When a well-liked celebrity dies, the shock wave that rolls through society may generate a life-saving review of one’s assumptions and priorities. For example, with the death of basketball player Len Bias in 1986, millions of people suddenly became aware of the risk of heart attack from the use of cocaine. With actor Heath Ledger dying in New York with supplies of six prescription medications in his apartment, the best thing that may result is a re-examination of one’s reliance on prescription medications.

The use of prescriptions to put us to sleep, make us more alert, calm panic attacks, make more compliant students, or “take the edge off” daily living have become so commonplace as to seem harmless. What may be forgotten is that each drug is toxic to some slighter or greater degree, and each drug comes with a list of undesirable side effects and risk of overdose. There are no signs of intentional overuse by Mr. Ledger, however the risk of death is just as high from accidental overdoses as it is for those who abuse illicit drugs.

According to CNN, the six prescription medications in Mr. Ledger’s apartment were: Zopiclone, Diazepam, Lormetazepam, Temazepam, Alprazolam and Donormyl. Zopiclone, sold in the U.S. as Lunesta, is used to control insomnia. Diazepam is marketed as Valium and is used as a sedative and to help insomnia. Loremtazepam is sold in the U.K. for treatment of severe insomnia. Temazepam, which may be known to some under the brand name Restoril, is a strong sedative and helps induce sleep. Alprazolam is known by its trade name Xanax and is used for anxiety and panic attacks. Donormyl is a drug made in France that is used for severe insomnia.

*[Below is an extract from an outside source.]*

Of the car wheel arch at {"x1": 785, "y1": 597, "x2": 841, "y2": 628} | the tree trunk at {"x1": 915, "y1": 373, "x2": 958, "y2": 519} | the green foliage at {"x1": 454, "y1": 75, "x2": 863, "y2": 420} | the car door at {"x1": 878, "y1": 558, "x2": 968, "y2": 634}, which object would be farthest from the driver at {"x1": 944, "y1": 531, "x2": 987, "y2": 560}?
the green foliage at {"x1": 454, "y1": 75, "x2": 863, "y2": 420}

Every drug in the list has addictive properties. Some are widely abused in the U.S. and Europe. Side effects from these drugs include agitation, loss of memory, confusion and respiratory depression.

Overuse of prescription drugs, whether accidental or intentional, can result in disaster. In 2006, seven million Americans ages 12 and older were current abusers of prescription drugs.